**** ÜBUNGSTEXT
Portrait 09.10.2022

„Eigentlich begleitet man immer das Leben“

„Eigentlich begleitet man immer das Leben“
© Dennis Yenmez

Der Tänzer und Performer Daniel Ernesto Müller hat mit „Praktisch Galaktisch“ sein erstes Kinderstück und sein Regiedebüt gezeigt. Judith Ayuso Pereira hat sich mit ihm über Vaterschaft und neue künstlerische Herausforderungen unterhalten.

Eine gelbe Wand steht auf der Bühne, sie wird von einem Türsteher bewacht. Was verbirgt sich dahinter? Was soll da vor uns verborgen bleiben? Als der Türsteher unaufmerksam telefonierend davonschlendert, bricht jemand durch die gelbe Wand. Ein Wesen, mit blau geschminkten Augen und langen Wimpern, Plateauschuhen und schwarz-weiß gestreifter Leggins. Es beginnt zu reden, fragt sich wer und was es eigentlich ist. Ein Mensch, ein Tier, eine Pflanze? Ob man eigentlich immer nur eines sein kann?

Daniel Ernesto Müller hat mit „Praktisch Galaktisch“ sein erstes eigenes Kinderstück entwickelt, auch um mit Kindern über Rollenbilder und queere Elternschaft ins Gespräch zu kommen. Und das funktioniert, die Kinder im Publikum reagieren auf Fragen und einige Aussagen, sie wollen sich mitteilen. Sie haben eine Idee davon, was wirklich sein kann und wann das Wesen Ausgedachtes erzählt, aber die Trennlinie zwischen beiden Kategorien ist noch durchlässig und damit spielt Müllers Stück.

Wir zoomen, Daniel Ernesto Müller hat dunkle, sehr wache Augen, trägt Glatze und einen Schnurrbart. Er spricht mit Begeisterung von seinen Anliegen und lacht häufig, das ist ansteckend. Müller ist Anfang vierzig, zunächst studierte er Lehramt, erst mit Mitte zwanzig ging er an die Folkwang Universität der Künste, um Tanz zu studieren.

Pioniere mit Pflegekind

Er ist Tänzer, Choreograf und Performer. Und er ist Pflegevater eines achtjährigen Jungen. Eigentlich hatte er – nach seinem Coming-out – seinen Kinderwunsch zunächst begraben. Aber nach einigen Jahren in einer Partnerschaft kam das Thema auf den Tisch und der Wunsch beider nach einer Familie war so groß, dass sie es unbedingt versuchen wollten. Es folgte eine fünfjährige Odyssee von Recherchen und Gesprächen, bis Müller und sein Lebenspartner Ben J. Riepe auf den Evangelischen Verein für Adoption und Pflegekinderhilfe e.V. stießen. Dort waren sie das erste Männerpaar, das schließlich ein Pflegekind bekommen konnte, echte Pioniere also. Vor sechs Jahren nahmen sie ein zwei Jahre altes Kind auf. Zunächst musste Bindungsarbeit geleistet werden, alle drei mussten in dieser neuen Familienkonstellation ankommen.
********
### ZU BEARBEITENDE AUFGABEN
• 1. An welcher Hochschule hat Daniel Ernesto Müller laut dem Porträt Tanz studiert?
• 2. Zähle alle Merkmale auf, mit denen das Porträt über Daniel Ernesto Müller das Wesen beschreibt, das durch die gelbe Wand bricht.
• 3. Führe das Porträt über Daniel Ernesto Müller im Anschluss an seinen letzten Satz fort.
**** GESPEICHERTE DATEN
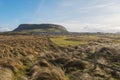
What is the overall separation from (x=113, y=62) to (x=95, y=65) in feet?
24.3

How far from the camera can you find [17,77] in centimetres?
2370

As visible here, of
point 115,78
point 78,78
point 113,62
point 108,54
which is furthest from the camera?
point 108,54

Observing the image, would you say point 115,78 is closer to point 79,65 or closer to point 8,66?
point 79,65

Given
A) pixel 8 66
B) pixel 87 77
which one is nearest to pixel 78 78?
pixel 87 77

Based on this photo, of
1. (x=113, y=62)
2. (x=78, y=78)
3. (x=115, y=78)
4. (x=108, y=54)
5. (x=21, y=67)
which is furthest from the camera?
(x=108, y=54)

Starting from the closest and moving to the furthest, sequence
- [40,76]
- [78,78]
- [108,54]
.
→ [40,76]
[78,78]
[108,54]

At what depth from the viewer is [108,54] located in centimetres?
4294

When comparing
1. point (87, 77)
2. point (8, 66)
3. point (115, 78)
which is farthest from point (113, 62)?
********
**** GESPEICHERTE DATEN
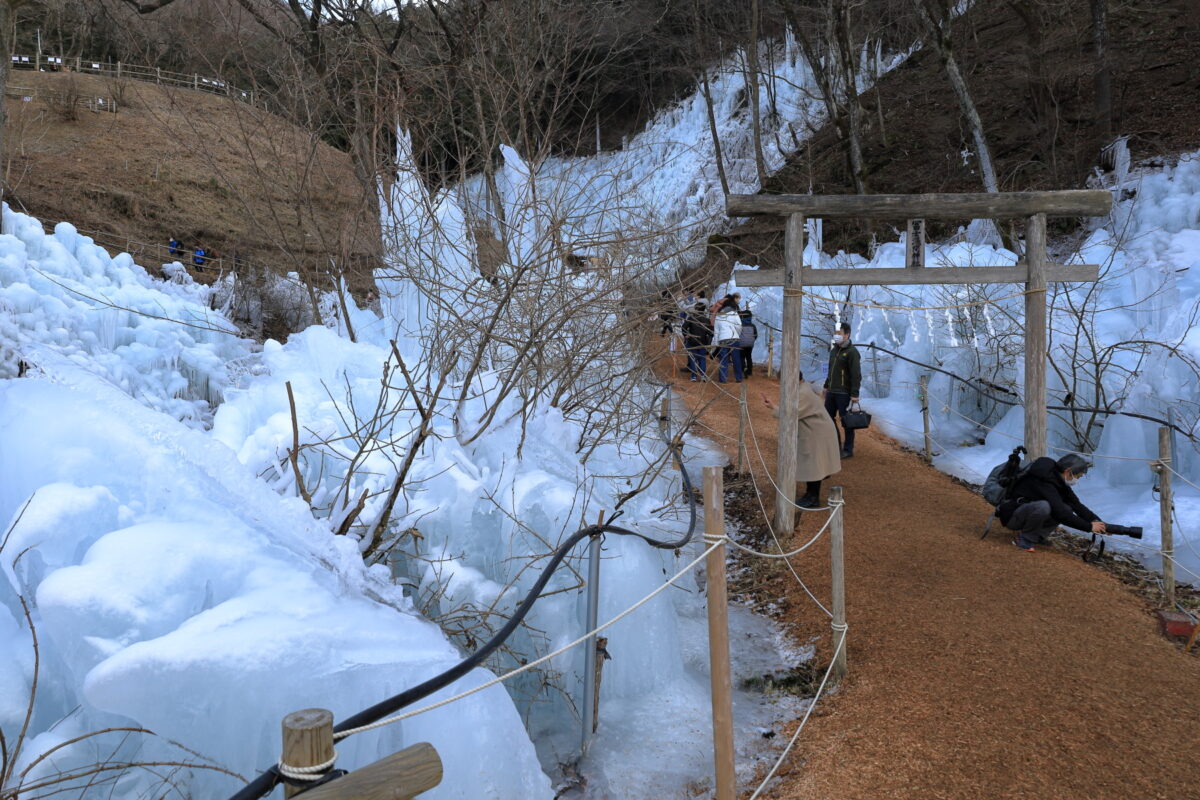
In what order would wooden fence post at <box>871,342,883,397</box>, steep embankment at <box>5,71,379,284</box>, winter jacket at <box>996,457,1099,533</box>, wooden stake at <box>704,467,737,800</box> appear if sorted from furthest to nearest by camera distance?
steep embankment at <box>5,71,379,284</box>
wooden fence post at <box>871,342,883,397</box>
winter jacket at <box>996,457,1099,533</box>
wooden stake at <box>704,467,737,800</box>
********
### LÖSUNGEN ZUR ÜBUNG
• 1. An der Folkwang Universität der Künste.

• 2. blau geschminkte Augen, lange Wimpern, Plateauschuhe, schwarz-weiß gestreifte Leggins

• 3.
Beim Vorlesen ist Müller aufgefallen, dass Kinderliteratur häufig Mutterschaft und das Verhältnis zur Mutter bespricht, die Vaterschaft aber außen vor lässt. Queeres war da schon gar nicht zu finden. Also plant er ein eigenes Kinderbuch. Von diesem Vorhaben berichtet er im choreografischen Zentrum PACT Zollverein in Essen, worauf die Einladung folgt, ein Kinderstück zu erarbeiten. So entsteht die Idee für „Praktisch Galaktisch“. Das war 2020, es folgt der Lockdown und Müller beginnt, draußen auf dem Land, umgeben von Kindern aus der Familie, mit denen er über ihre Fantasiewelten in den Austausch geht, den Text für das Stück zu schreiben. Der Lockdown dauert an, zunächst entsteht eine Filmversion.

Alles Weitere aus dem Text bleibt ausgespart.